Und auch die "Philosophie" gehört hierzu, selbstverständlich!

Dein Minderwissen über Sokrates hier so offen oder gar in lügnerischer Absicht zur "Schau" zu stellen, kennzeichnet geradezu deinen von der Leserzuschrift so zutreffend kritisierten unsäglichen Stil Deines Auftretens hier im Forum.

Grundsätzlich empfiehlt es sich, alle Deine Behauptungen genauestens zu hinterfragen,
denn du bist wahrhaft ein Meister in der Aufstellung von Behauptungen.

Freilich hat diese Art von Wissenschaft keinerlei Antworten.


Wissenschaft hat hundertmal mehr Antworten als Religion. Religion hat null
Antworten auf die Wirklichkeit. Religion unterdrückt die Sicht auf die
Wirklichkeit und herrscht mit Gewalt und Todesstrafen, weil sie keine
Argumente hat. Der Gotteswahn ist eine einzige Kriminalgeschichte.

Wissenschaft tötet "hundertmal" mehr und hundertmal gründlicher und hundertmal grausamer und hundertmal hinterhältiger als Religion - nur vollesoterisch Geistesbegrenzte übersehen derart Offensichtliches.

Aber das
stört die Anhänger dieser Disziplin nicht weiter. Jetzt, wo Gott tot
ist,
können sie nach Herzenslust die abenteuerlichsten Theorien aufstellen
und sich gegenseitig bis zur Bewusstlosigkeit die Köpfe einschlagen.

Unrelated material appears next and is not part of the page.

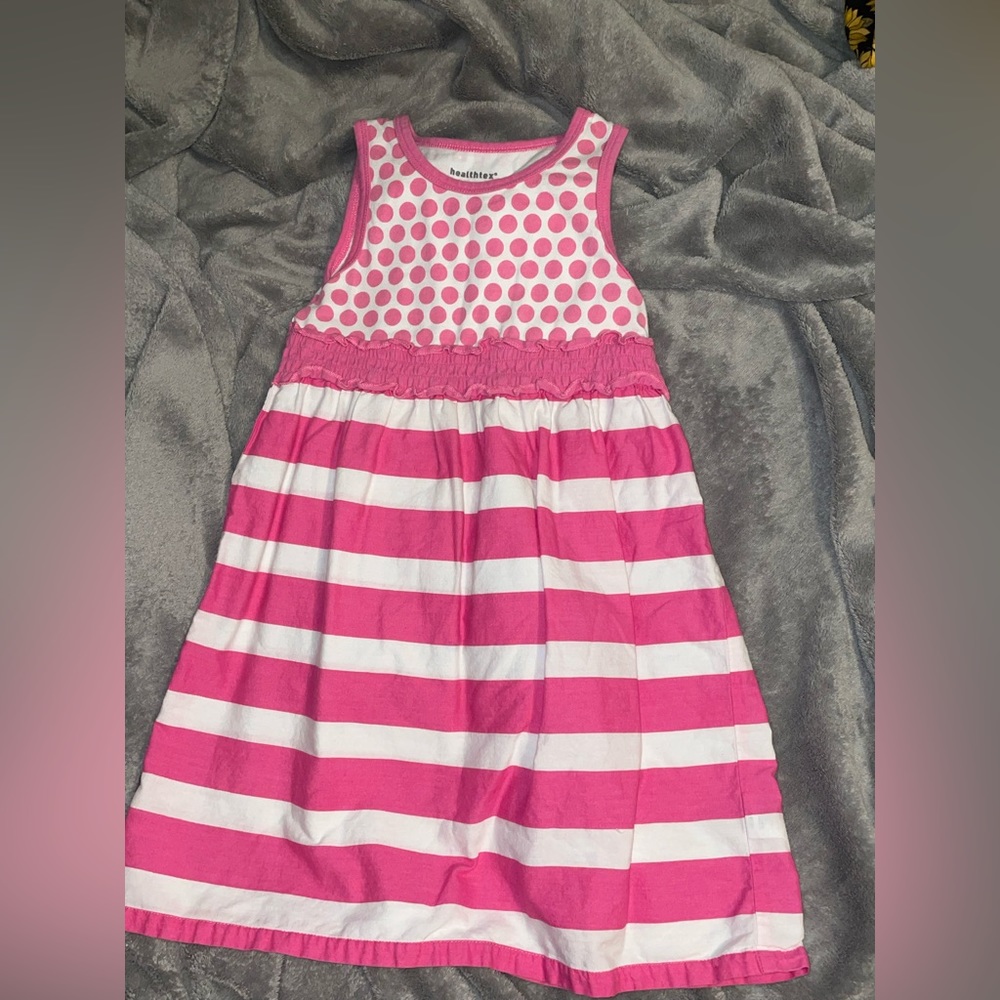 -kids 4t tank top dress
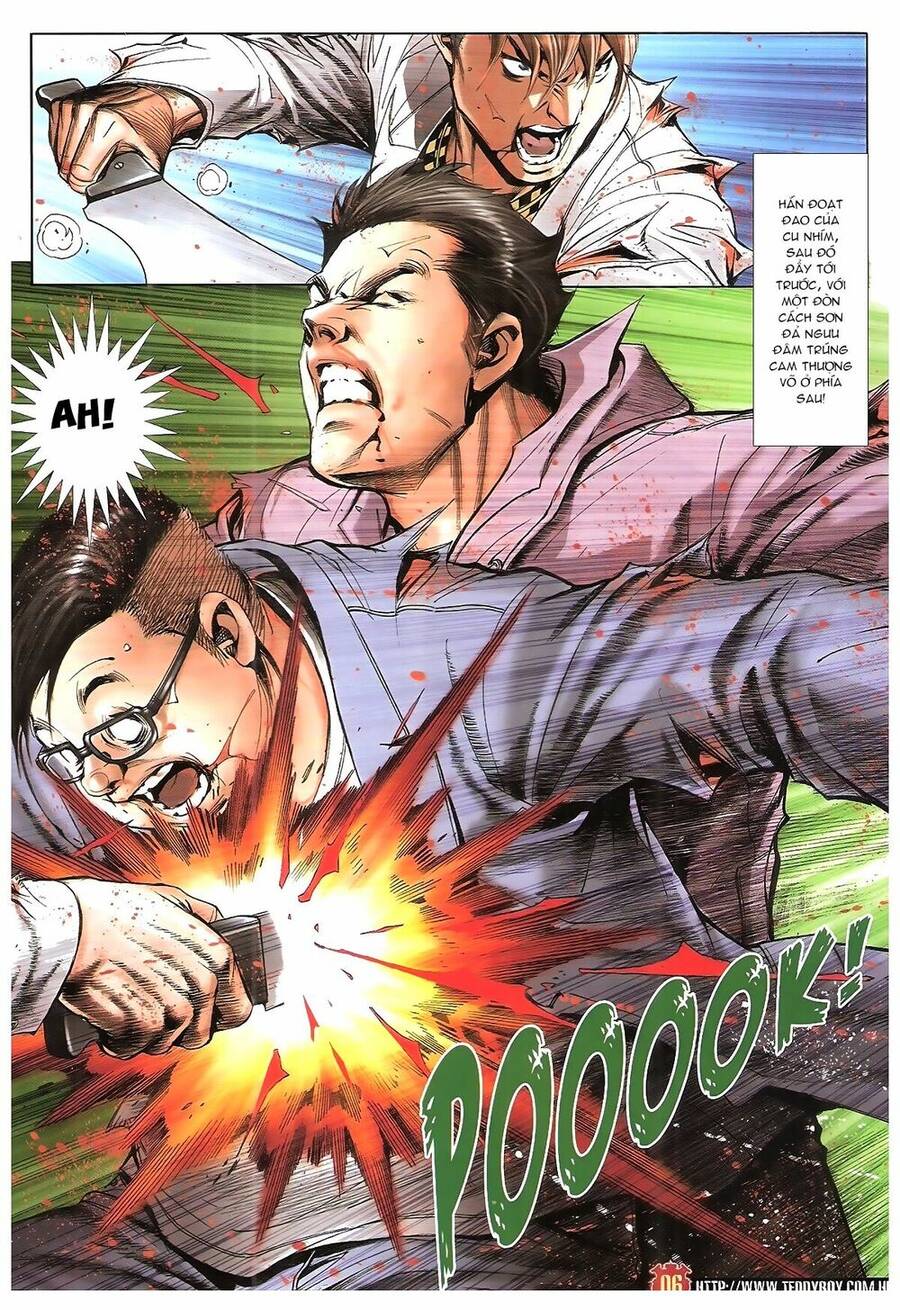 Người Trong Giang Hồ - Chương 1929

Lachhafte Geschichtsklitterung. Kriege und organisierte Gewalt begannen
mit der Erfindung des Herrgott.

Diesen Satz so in einem "Debitismus-Forum" lesen zu müssen, tut schon mehr als weh. Es ist einfach nur noch traurig.

Und das wird ihnen auch niemals langweilig. [[zwinker]]

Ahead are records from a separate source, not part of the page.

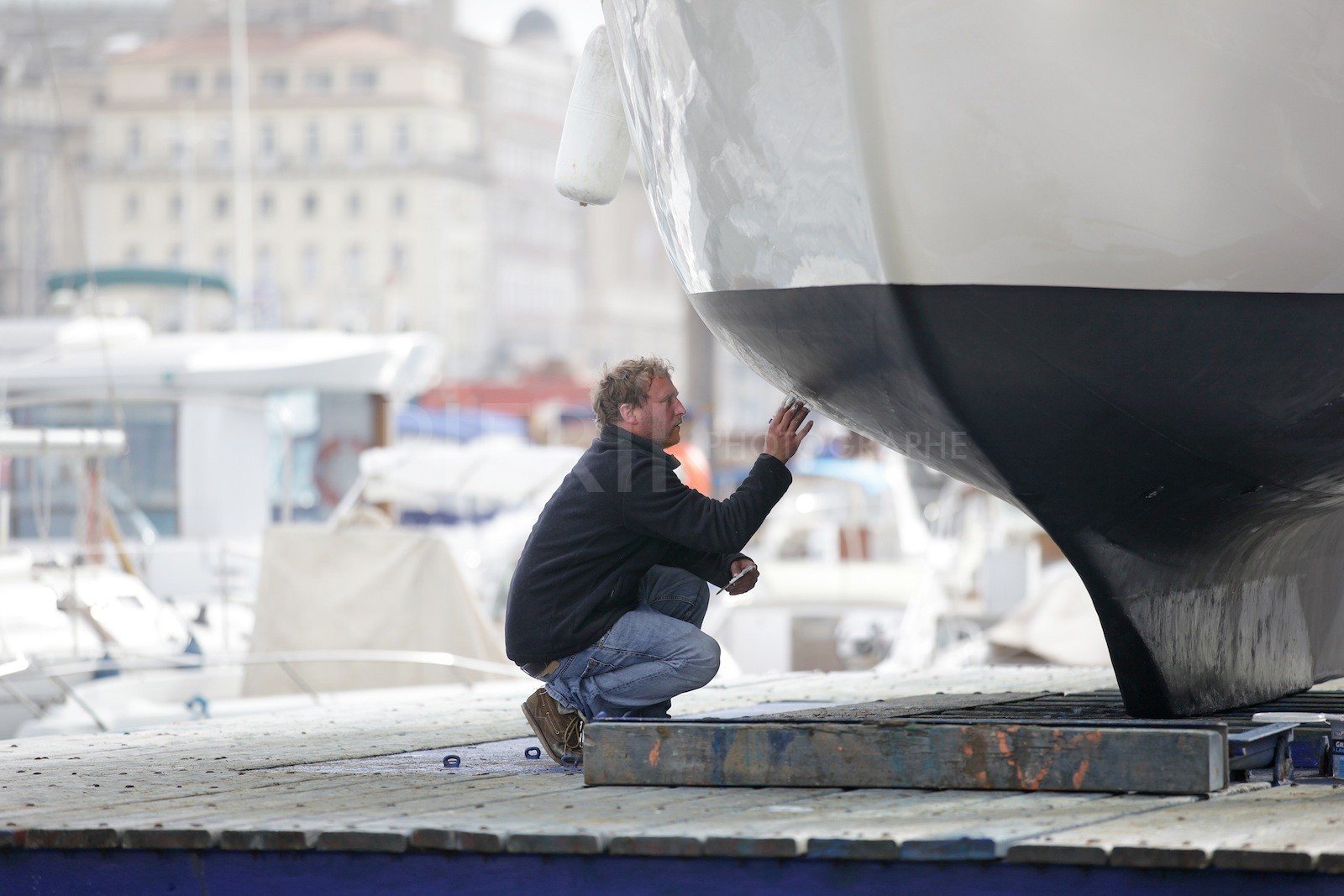 Derniers préparatifs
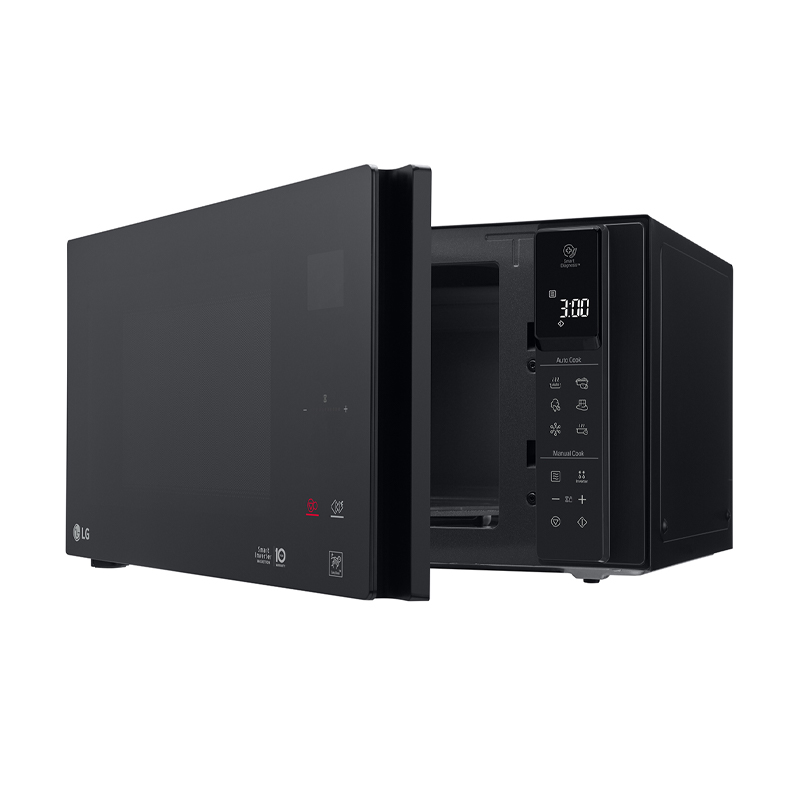 Microwave oven LG MS-2595DIS — 4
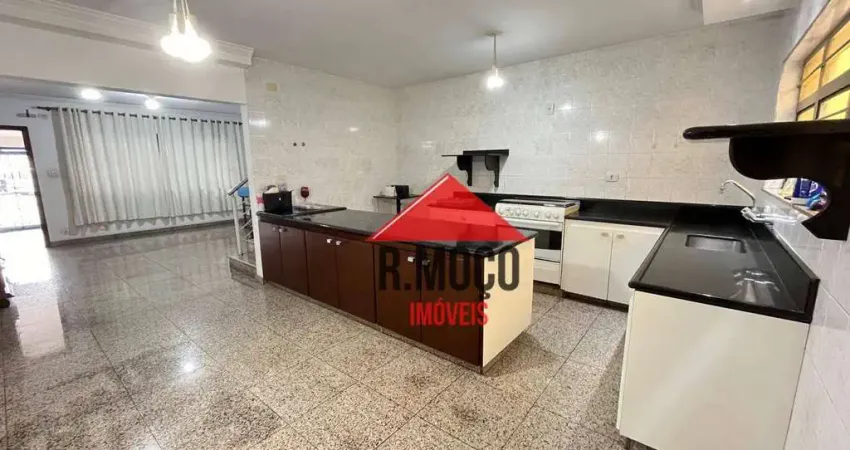 Sobrado com 03 Dormitórios à venda, 148 m² por R$ 765.000 - Cidade Patriarca - São Paulo/SP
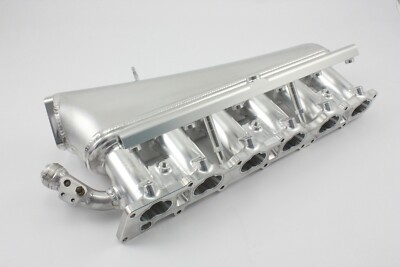 RB26 Plazmaman Intake manifold ONLY - RAW 6 Injector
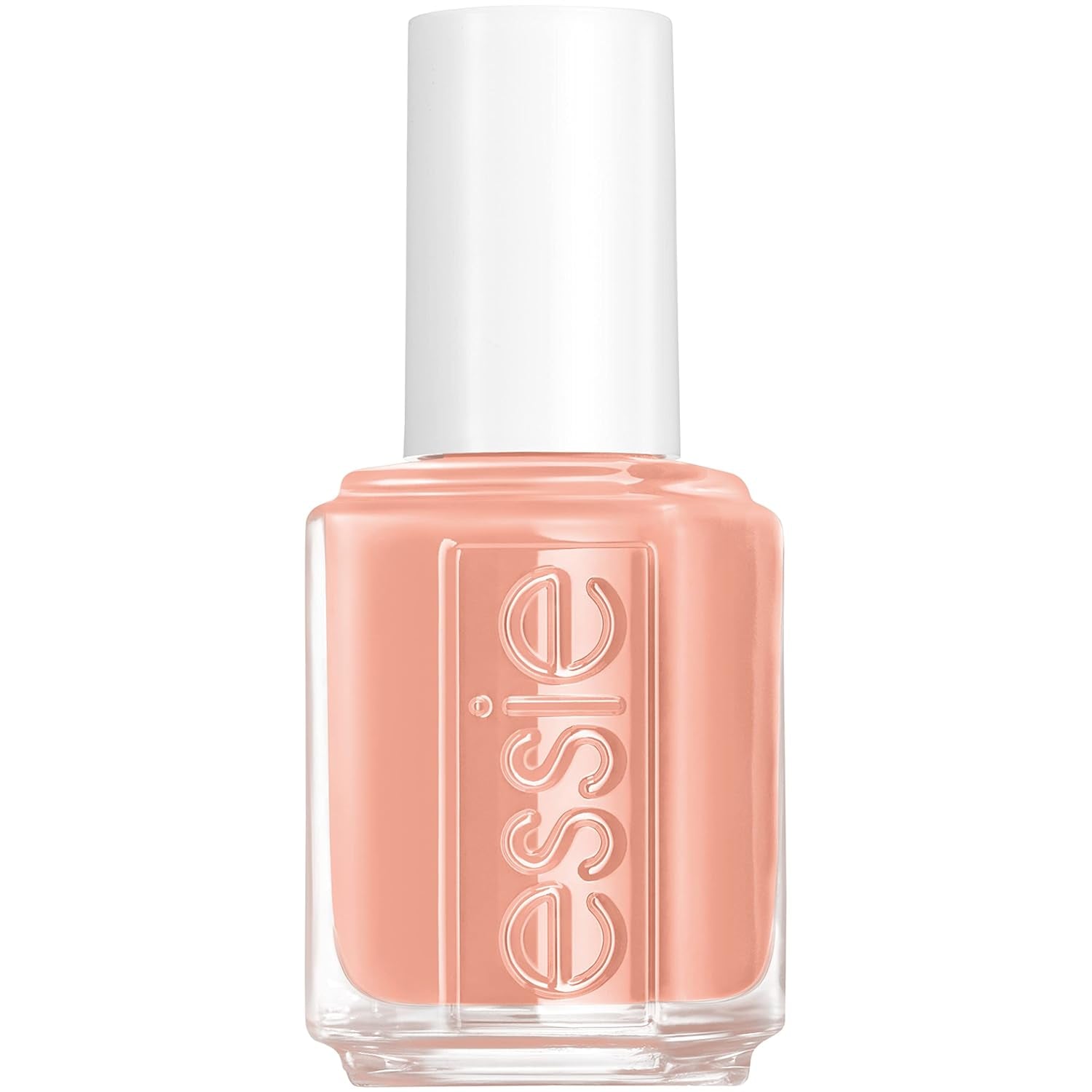 Essie Nagellack für farbintensive Fingernägel, Nr. 101 lady like, Nude, 13,5 ml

Aber da sie ja ernsthafte Wissenschaftler sind, werden nun wieder
Dogmen erschaffen, die an die Inquisition der Kirche erinnern:
Du darfst alles erforschen, aber niemals ein intelligentes Prinzip
entdecken, das über unser Verständnis hinaus geht.


Als ob Religiöse schon jemals irgend etwas entdeckt hätten. Das sind
Prediger des Todes (des Jenseits), immer verbunden mit angedrohten
Sanktionen, und immer Komplizen des Staates..

Wer Wissenschaft nicht als das erkennt, was sie ist, sondert selbstverständlich und folgerichtig derartigen Unsinn - die Behauptung, sie stünde grundsätzlich im Gegensatz zur Religion oder dieser gar entgegen - ab.

Beides, Wissenschaft wie Religion, sind strategisch völlig gleichberechtigte Machtabsonderungen und Werkzeuge zu deren Ausübung und Erhaltung.
In ihrem taktischen Gebrauch steht es jeder Obermacht zu jeder Zeit frei, ihre Bedeutung zueinander und vor den zu Unterdrückenden zu variieren und sie - nach außen hin - gegeneinander auszuspielen.

Letztlich aber wurden noch stets Waffen (die stetige absolute Spitzenleistung des Wissenschaft) und die sie Benutzenden vor ihrem Einsatz gesegnet und religiös (tote Götter) oder ideologisch (lebende Götter) aufgeladen.

PS: Posaunen des Halbwissens helfen diesem Forum nicht wirklich weiter.

--
"Der Tod der Menschheit ist nicht nur ein denkbares Ereignis, wenn der Sozialismus triumphiert, sondern er stellt das Ziel des Sozialismus dar."